Your objective -> With no images included, output each entry below exactly as it appears.
══ Provided records
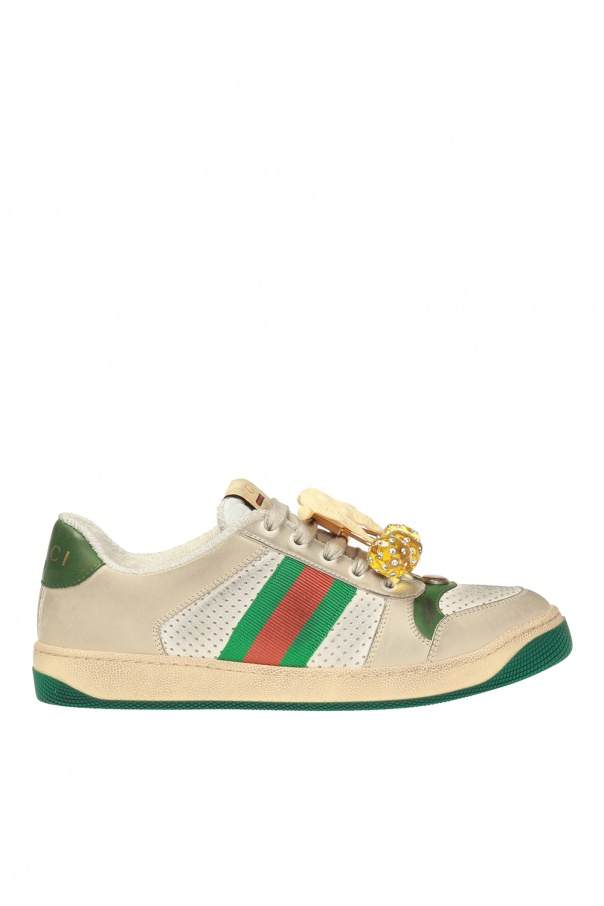 926b9d55f26a Screener  sneakers with worn effect Gucci - Vitkac shop online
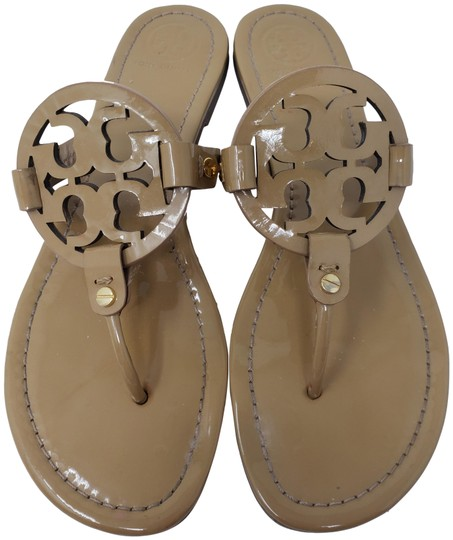 Preload https://img-static.tradesy.com/item/26031939/tory-burch-brown-patent-leather-miller-leather-sandals-size-us-11-regular-m-b-0-3-540-540.jpg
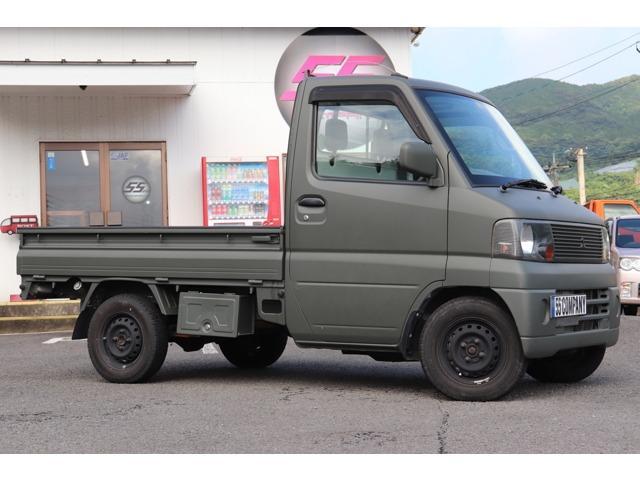 三菱 ミニキャブトラック Vタイプ 5速MT 三方開 ツヤ消グリ...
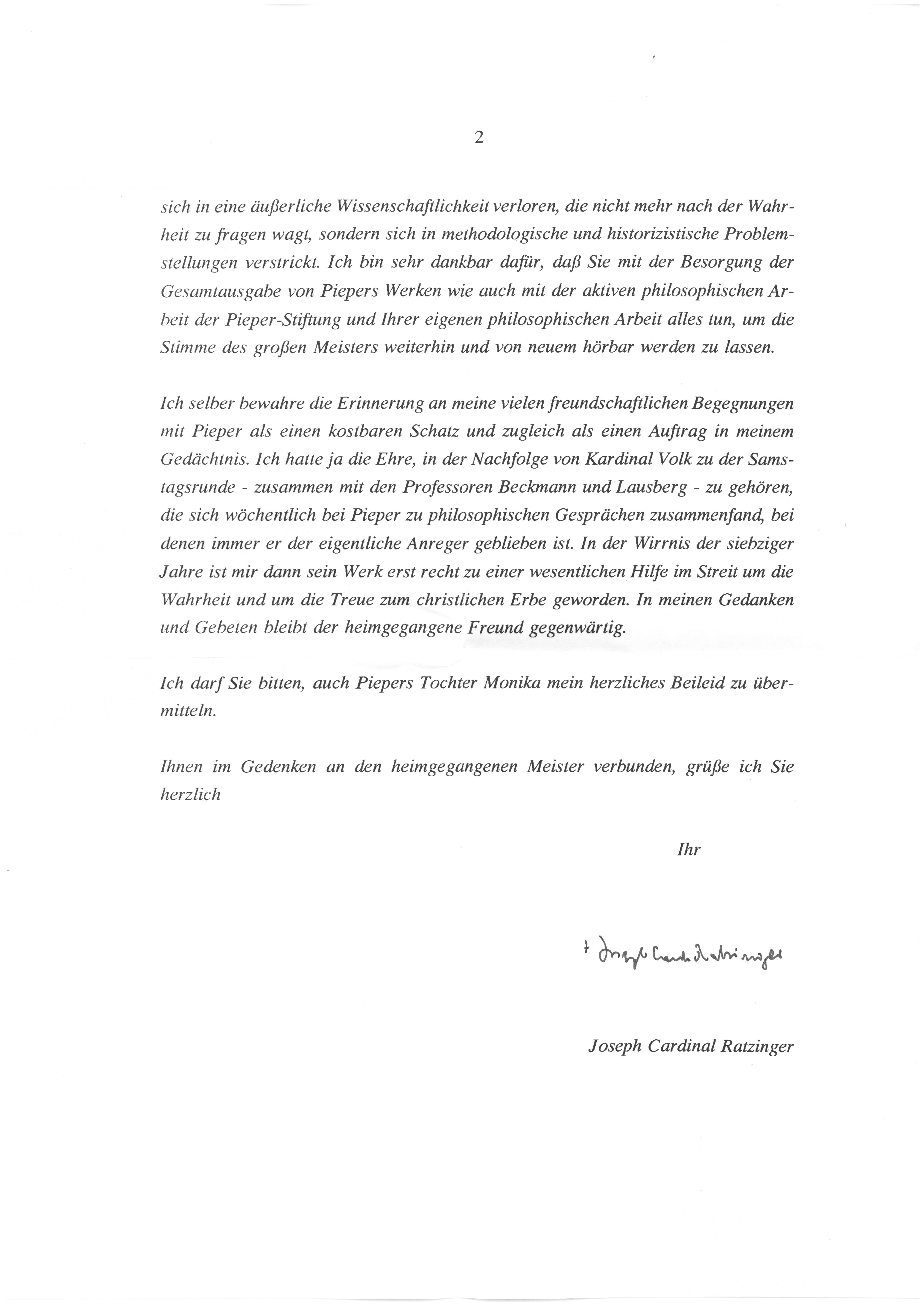 2. Brief von Joseph Kard. Ratzinger Seite 2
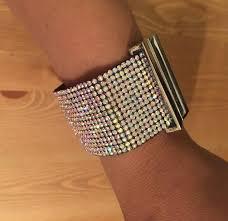 rhinestone cuff bracelet images Crystal rhinestone cuff bracelet a wordpress site jpg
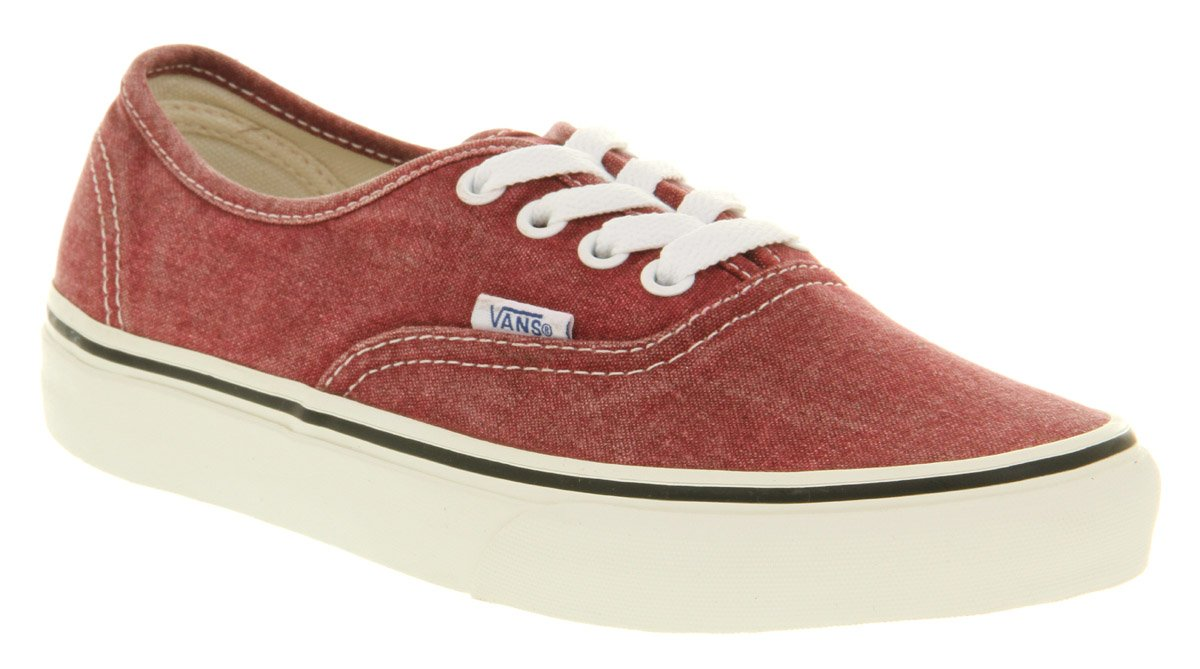 ff2e39da54 Lyst - Vans Authentic Washed Rio Red Exclusive in Red for Men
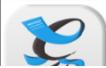 畅易开票客户端 v3.2.0 免费版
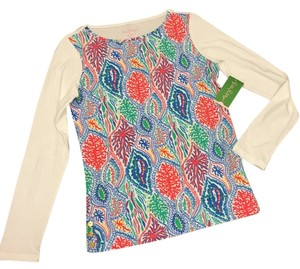 Lilly Pulitzer T Shirt Let Minnow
════
Response to this task ->
 926b9d55f26a Screener  sneakers with worn effect Gucci - Vitkac shop online
 Preload https://img-static.tradesy.com/item/26031939/tory-burch-brown-patent-leather-miller-leather-sandals-size-us-11-regular-m-b-0-3-540-540.jpg
 三菱 ミニキャブトラック Vタイプ 5速MT 三方開 ツヤ消グリ...
 2. Brief von Joseph Kard. Ratzinger Seite 2
 rhinestone cuff bracelet images Crystal rhinestone cuff bracelet a wordpress site jpg
 ff2e39da54 Lyst - Vans Authentic Washed Rio Red Exclusive in Red for Men
 畅易开票客户端 v3.2.0 免费版
 Lilly Pulitzer T Shirt Let Minnow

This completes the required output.